Hamid Mir (left) was the last journalist to speak with Osama bin Laden -- in December 2001 -- before the Al-Qaeda leader disappeared underground.
Hamid Mir (left) was the last journalist to speak with Osama bin Laden -- in December 2001 -- before the Al-Qaeda leader disappeared underground.
Hamid Mir is a Pakistani journalist who first achieved global fame for his multiple interviews with Osama bin Laden. H was the last journalist to speak with bin Laden, in December 2001, before the Al-Qaeda leader disappeared underground.

Today, Mir works as a news anchor at the private Pakistani TV network GEO, where he hosts a popular political talk show named "Capital Talk." He spoke with RFE/RL's Muhammad Tahir.

RFE/RL: What does the killing of Osama bin Laden mean for the war on terror ?

Hamid Mir:
I think that this news about the killing of Osama bin Laden is the biggest story of the year 2011. It was a great surprise for most of the Pakistanis that Osama bin Laden, the world's most-wanted person, was hiding in a city which is just 60 kilometers away from the Pakistani city of Islamabad.

RFE/RL: So what does this mean for the future of Al-Qaeda? Who is the most likely candidate to replace bin Laden?

Mir:
I think most of the people are of the view that Dr. Ayman al-Zawahri is the No. 2 in Al-Qaeda. I don't think so. Mr. al-Zawahri is no more the No. 2 in Al-Qaeda. According to my information, the operations of Al-Qaeda were taken over by Saif-ul-Adil and Abu Hafsa al- Mauritani. These are the two important people in Al-Qaeda after the assassination of Osama bin Laden.

Yes, bin Laden is dead, but Al-Qaeda and its allies are not dead, and their biggest strength is the hatred against America in many parts of the world, including Afghanistan and Pakistan.
And I think that Osama bin Laden is dead, but Al-Qaeda and its allies are still not dead. Immediately after...the killing of Osama bin Laden there was a big bomb blast in the Pakistani city of Charsada, which is in the Khyber Pakhtunkhwa Province. Many people were killed.

Now I think that Al-Qaeda and the Taliban will try to take revenge [on] Pakistan because they believe that the Pakistani security forces provided some cooperation to the Americans.

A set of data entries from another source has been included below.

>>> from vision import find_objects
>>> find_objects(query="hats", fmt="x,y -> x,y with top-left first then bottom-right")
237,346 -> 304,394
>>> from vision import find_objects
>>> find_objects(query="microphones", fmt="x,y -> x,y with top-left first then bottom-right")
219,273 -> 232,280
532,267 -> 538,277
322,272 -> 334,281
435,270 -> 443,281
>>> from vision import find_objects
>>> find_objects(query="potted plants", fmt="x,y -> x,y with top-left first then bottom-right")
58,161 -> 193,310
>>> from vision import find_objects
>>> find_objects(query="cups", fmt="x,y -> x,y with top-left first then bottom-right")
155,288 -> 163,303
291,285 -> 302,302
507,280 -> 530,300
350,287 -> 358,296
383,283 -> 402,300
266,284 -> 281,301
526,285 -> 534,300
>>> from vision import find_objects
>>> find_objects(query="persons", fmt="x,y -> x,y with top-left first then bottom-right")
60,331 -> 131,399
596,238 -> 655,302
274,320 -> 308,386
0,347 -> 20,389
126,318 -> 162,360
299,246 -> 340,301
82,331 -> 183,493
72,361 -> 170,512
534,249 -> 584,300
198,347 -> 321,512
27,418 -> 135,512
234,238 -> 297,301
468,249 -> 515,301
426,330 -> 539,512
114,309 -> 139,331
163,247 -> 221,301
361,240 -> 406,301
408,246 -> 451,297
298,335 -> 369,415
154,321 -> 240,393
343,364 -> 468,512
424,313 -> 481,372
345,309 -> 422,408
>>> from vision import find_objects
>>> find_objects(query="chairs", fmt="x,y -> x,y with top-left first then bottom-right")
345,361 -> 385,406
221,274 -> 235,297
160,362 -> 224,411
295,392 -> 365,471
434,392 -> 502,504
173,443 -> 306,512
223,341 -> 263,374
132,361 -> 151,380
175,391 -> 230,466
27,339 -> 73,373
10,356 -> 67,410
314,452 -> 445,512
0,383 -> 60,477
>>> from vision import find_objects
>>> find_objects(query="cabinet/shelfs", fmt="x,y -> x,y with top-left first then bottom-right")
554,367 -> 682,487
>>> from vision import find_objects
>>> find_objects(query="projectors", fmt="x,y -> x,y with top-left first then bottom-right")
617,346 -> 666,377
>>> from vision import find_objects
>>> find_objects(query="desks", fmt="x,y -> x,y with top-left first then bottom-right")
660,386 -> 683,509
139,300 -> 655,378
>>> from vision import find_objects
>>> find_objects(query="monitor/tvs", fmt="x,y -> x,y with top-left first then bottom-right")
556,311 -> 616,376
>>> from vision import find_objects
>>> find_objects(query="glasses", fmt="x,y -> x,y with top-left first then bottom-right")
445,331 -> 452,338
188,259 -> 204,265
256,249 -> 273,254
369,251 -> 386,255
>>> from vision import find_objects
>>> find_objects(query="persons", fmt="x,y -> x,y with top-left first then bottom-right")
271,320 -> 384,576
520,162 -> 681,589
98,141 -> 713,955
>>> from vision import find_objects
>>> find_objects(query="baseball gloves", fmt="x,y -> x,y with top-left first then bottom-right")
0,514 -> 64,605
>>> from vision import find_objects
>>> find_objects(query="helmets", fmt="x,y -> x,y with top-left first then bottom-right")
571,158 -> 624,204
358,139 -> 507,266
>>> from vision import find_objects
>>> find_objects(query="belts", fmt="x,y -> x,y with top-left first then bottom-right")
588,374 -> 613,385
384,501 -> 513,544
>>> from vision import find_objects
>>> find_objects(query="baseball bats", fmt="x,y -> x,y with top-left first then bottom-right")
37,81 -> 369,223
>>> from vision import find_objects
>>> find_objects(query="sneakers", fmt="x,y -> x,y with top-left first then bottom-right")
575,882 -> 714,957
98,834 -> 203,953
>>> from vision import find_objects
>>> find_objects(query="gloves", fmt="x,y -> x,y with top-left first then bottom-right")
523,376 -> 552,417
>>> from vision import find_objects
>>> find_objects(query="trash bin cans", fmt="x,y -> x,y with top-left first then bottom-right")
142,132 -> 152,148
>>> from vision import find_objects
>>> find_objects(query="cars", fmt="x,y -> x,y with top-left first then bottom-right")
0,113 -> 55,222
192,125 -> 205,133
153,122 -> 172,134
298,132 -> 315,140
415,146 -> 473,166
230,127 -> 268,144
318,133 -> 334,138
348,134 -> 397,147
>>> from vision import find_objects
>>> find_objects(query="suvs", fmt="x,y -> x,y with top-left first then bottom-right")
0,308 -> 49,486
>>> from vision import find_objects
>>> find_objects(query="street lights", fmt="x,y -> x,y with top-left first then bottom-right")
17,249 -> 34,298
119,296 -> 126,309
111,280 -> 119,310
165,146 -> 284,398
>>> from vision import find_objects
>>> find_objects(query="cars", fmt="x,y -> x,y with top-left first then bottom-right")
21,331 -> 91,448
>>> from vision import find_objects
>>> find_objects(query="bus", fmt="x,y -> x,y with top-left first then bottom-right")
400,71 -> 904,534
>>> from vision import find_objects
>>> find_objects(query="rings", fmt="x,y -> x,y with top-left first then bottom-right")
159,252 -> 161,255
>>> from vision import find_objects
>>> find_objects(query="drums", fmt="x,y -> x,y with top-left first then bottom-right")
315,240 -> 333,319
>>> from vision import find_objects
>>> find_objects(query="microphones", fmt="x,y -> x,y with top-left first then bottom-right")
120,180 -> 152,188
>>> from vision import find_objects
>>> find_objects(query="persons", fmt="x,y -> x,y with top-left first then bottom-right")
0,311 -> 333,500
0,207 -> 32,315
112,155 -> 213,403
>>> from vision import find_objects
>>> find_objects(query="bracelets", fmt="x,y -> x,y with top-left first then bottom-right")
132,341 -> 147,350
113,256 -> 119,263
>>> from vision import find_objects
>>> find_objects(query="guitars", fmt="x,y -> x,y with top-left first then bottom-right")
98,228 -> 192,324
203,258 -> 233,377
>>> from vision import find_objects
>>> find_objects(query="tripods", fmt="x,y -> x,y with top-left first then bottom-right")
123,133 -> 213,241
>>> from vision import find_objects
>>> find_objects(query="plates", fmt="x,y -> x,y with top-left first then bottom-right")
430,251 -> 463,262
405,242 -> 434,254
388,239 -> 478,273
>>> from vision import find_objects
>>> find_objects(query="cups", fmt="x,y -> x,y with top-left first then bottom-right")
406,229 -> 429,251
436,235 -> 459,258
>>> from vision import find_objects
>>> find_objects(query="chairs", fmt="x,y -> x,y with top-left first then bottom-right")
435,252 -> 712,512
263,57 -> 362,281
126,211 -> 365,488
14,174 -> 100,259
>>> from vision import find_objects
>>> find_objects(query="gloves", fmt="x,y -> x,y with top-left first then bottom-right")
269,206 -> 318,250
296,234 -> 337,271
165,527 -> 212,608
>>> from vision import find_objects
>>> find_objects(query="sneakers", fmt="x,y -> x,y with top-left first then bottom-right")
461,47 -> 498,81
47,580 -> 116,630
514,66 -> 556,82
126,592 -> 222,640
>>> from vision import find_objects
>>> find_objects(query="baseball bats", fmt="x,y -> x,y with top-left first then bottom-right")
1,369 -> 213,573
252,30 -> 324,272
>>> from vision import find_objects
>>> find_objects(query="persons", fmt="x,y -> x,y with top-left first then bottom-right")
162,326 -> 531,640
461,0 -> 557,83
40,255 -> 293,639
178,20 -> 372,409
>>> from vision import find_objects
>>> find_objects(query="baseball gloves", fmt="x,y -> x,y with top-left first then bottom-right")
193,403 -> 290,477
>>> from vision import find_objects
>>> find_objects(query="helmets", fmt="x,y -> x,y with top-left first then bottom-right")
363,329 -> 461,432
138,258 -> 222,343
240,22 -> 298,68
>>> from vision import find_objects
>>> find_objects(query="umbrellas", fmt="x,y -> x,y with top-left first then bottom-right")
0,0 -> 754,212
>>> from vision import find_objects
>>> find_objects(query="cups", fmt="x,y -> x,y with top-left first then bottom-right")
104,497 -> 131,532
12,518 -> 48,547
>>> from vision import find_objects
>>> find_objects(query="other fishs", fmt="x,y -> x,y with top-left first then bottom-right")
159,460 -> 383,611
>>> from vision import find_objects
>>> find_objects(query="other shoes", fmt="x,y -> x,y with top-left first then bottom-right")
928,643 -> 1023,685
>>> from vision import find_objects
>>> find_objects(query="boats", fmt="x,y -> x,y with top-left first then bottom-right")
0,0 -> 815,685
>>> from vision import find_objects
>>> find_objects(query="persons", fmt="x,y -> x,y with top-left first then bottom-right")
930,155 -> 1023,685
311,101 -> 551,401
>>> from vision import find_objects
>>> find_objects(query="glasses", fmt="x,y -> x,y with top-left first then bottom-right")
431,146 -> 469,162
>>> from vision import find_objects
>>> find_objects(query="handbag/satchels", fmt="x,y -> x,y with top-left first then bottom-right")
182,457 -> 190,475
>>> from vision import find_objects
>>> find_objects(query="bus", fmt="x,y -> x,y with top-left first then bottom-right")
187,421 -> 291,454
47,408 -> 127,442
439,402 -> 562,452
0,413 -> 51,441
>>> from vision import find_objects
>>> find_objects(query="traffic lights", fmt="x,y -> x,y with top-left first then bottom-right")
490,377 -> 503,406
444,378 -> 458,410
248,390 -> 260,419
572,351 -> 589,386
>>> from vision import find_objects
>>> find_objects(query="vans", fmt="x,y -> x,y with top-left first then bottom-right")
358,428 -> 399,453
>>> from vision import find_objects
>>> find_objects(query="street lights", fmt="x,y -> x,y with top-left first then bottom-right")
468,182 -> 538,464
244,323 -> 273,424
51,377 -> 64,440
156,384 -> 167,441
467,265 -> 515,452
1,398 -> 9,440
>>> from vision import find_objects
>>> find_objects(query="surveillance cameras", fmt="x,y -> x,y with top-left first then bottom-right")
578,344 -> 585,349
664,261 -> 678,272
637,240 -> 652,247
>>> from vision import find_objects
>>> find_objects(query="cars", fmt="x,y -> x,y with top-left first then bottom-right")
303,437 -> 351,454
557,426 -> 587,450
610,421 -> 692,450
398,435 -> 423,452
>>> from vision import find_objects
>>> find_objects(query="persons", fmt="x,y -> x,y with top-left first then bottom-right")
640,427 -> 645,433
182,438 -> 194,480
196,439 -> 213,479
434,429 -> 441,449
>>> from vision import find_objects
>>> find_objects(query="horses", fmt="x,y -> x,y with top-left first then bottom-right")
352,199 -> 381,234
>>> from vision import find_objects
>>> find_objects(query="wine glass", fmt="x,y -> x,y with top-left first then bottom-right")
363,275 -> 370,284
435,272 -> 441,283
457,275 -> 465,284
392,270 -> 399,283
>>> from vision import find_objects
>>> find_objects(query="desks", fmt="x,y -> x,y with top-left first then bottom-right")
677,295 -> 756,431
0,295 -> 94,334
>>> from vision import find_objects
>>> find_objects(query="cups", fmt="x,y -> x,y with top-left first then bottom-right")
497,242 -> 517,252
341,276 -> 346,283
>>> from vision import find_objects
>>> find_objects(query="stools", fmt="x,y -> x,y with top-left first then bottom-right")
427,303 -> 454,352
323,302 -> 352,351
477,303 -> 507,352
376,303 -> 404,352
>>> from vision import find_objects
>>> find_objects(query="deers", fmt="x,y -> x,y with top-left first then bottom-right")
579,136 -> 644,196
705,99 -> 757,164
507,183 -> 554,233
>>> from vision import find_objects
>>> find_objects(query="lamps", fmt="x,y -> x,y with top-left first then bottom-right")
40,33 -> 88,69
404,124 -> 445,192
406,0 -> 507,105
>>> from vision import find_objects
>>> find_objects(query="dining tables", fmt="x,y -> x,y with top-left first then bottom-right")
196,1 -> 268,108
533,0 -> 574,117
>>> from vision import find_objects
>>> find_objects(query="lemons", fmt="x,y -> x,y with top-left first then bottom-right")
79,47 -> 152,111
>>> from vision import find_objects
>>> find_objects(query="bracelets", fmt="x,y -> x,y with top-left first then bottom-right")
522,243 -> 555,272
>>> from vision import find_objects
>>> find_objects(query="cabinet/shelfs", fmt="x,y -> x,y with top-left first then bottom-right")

RFE/RL: From the outside, though, it really does look as though the Pakistanis didn't have advance knowledge of the operation and don't seem to have been involved in it. And then there is the simple fact that bin Laden was hiding in Pakistan. How is this going to affect Pakistani-U.S. relations?

Mir:
According to my information, the Pakistani intelligence [service] provided and shared information about the possible presence of Osama bin Laden in that area first of all in May 2010 and again they provided that information to the Americans in August 2010. And I think that on the basis of that information the Americans were able to track down the hideout of Osama bin Laden.

Yes, they [the United States] never provided prior information about this particular operation. They never informed the Pakistani security forces about this operation, which was conducted this morning. But I have very confirmed and credible information that the Pakistani agencies shared the information with the Americans about bin Laden in August 2010 and that information actually helped [the] Americans to further find out the hideout of bin Laden.

RFE/RL: How will his killing affect Taliban activities in the region, particularly in Afghanistan and the tribal regions of Pakistan?

Mir:
Certainly this is a big blow to Al-Qaeda and the Taliban because Osama bin Laden was not very active in the last couple of years. But certainly he was a symbol of resistance against America. So his physical elimination is certainly a big setback.

Yes, bin Laden is dead, but Al-Qaeda and its allies are not dead, and their biggest strength is the hatred against America in many parts of the world, including Afghanistan and Pakistan.

Now is the time that the Americans should give some serious consideration that the physical elimination is OK. They have eliminated bin Laden physically but now they must try to eliminate his political philosophy through some political actions.

RFE/RL: How is this going to affect the image of Pakistan? Pakistan's leaders always denied any knowledge of bin Laden's whereabouts, yet now we discover that he was living in an area close to sensitive military installations deep inside the country. Won't this confirm many suspicions that the Pakistani government has been playing a double game?

Mir:
I think that it was the Pakistani intelligence which actually provided information to the Americans and these types of things cannot be discussed in [the] media. When the U.S. media was saying that he is hiding in Pakistan and at that time [the] Pakistani side was saying, "OK, if you have information, then provide that information to us and we will take action." But there was some misunderstanding.

But right from the arrest of Abu Zubaydah and the arrest of Khalid Sheikh Mohammed and from the arrest of Ramzi Bin al-Shibh, and now the elimination of bin Laden -- every target was achieved by the active help of Pakistanis and now the Americans should not doubt about the intentions of their Pakistani counterparts. If they are to improve further relations between Pakistan and America, they have to trust each other.